* _Work instructions_
1. Answer these questions about the referee comments:
(a) Who posted the comments, and on what date?
(b) What two aspects does the reviewer say the manuscript has?
(c) For what quality of the manuscript does the reviewer give the authors credit?
2. Extend the referee comments on the marine virology manuscript, picking up after their final sentence.

───── Passage shown

Referee comments: Referee 2

Posted by PLOS_ONE_Group on 25 Jan 2008 at 13:26 GMT

I reviewed this manuscript with great anticipation; the application of metagenomic techniques to the field of marine virology has fantastic potential. However, I was sorely disappointed with this manuscript.

Credit to the authors: this is a very well written and fluent manuscript. However, the fluency only serves to mask the lack of any real hypothesis driven science. Too often, the results are used to loosely confirm the findings of other groups, without using their own data to move the field forward significantly. This is particularly apparent with the data that doesn't support previous published work or, in my opinion, needs some extra thought (such as the phylogenetic analysis and linking virus numbers to environmental conditions), the authors have a blank canvass on which to speculate and put their own ideas forward, yet fail to do so.

The manuscript has two aspects: the analysis of the sequence data and the qPCR profiling of DNA samples. The first aspect is approached well, the identification, classification and clustering of viral sequence from the dataset is done well, and the authors consider and describe the limitations of this method well. On its own, this is hardly ground breaking science, so I welcomed the second aspect focussing on what the authors describe as "host-derived virus genes".

──────────
───── Supplied records

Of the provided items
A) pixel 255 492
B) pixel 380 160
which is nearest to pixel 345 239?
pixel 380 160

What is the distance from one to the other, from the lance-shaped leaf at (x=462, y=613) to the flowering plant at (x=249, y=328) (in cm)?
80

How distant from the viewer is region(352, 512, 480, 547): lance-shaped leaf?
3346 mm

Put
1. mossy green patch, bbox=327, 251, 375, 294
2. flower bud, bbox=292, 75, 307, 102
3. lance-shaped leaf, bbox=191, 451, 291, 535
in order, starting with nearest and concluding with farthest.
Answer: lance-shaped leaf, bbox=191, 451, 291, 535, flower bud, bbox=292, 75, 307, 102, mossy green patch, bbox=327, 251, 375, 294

──────────
───── Supplied records

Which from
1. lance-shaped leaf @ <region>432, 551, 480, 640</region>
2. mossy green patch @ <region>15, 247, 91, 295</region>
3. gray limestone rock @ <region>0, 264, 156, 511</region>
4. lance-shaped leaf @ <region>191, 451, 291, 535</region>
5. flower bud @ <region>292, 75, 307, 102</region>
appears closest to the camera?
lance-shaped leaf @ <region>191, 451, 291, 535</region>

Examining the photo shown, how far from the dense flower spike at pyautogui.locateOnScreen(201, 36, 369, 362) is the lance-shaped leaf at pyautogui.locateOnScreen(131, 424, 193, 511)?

──────────

* _Response list_
1.
(a) PLOS_ONE_Group posted them on 25 Jan 2008.
(b) The analysis of the sequence data and the qPCR profiling of DNA samples.
(c) It is very well written and fluent.

2.
This was a chance to add some real biological inferences to the dataset. However, I was mildly disappointed with this analysis which seemed to be slightly directionless. The numbers associated with the quantitative analysis seem to be highly dubious: In particular speD and talC whose error seems to be off scale. (Avg 7.6 X 10~5 {plus minus} 9.7 X 10~5 L-1, 3.8 X 10~4 {plus minus} 7.4 X 10~4, respectively).
The phylogenetic analysis is technically well done, and provides excellent insights into gene evolution and virus-host gene transfer. I would like to see more effort made in this section, there is a chance to expand and actually put forward some original ideas here.

The distribution of host derived viral sequence is an interest analysis, it is only a shame that no significant findings can come from linking the genomic sequence to environmental parameters. In my mind this is the major strength of these sorts of analysis: linking metagenomic data directly to the environment. I would like to see this section given a more prominent standing in the manuscript, with a more extensive interpretation of the results.

I notice from table S9 that only 3 of the sequenced phycodnaviridae were included in this analysis. This analysis seems out of date since 5 more chlorella viruses have been sequenced recently. It is understandable if this analysis was performed long before this sequences were publicly available, but the omission of the coccolithovirus genome, EhV-86, seems to be a significant over sight given the ubiquitous nature of its host organism, E. huxleyi.

The estimate of infected prochlorococcus cells is shaky at best. The assumption that all the prochlorococcus virus DNA was isolated from infected cells is highly dubious. Is it possible to get any idea of whether this assumption is valid through analysis of RNA transcripts by qPCR? Presumably infected cells are making virus message. Without this sort of data, this assumption is very bold. I also get the impression that data was selectively chosen to reach the magic number of 3% infection rates to agree with previous studies.

Other comments:

Where is the sequence data held, I could find no reference to it in the manuscript. Is this publicly available?
Table S2, I make the total number of reads to be 61,691 not 61719.
Page5, "Based on this criterion, viruses represented approximately 3% of the predicted proteins contained within the GOS microbial dataset". I could not see where this figure of 3% came from.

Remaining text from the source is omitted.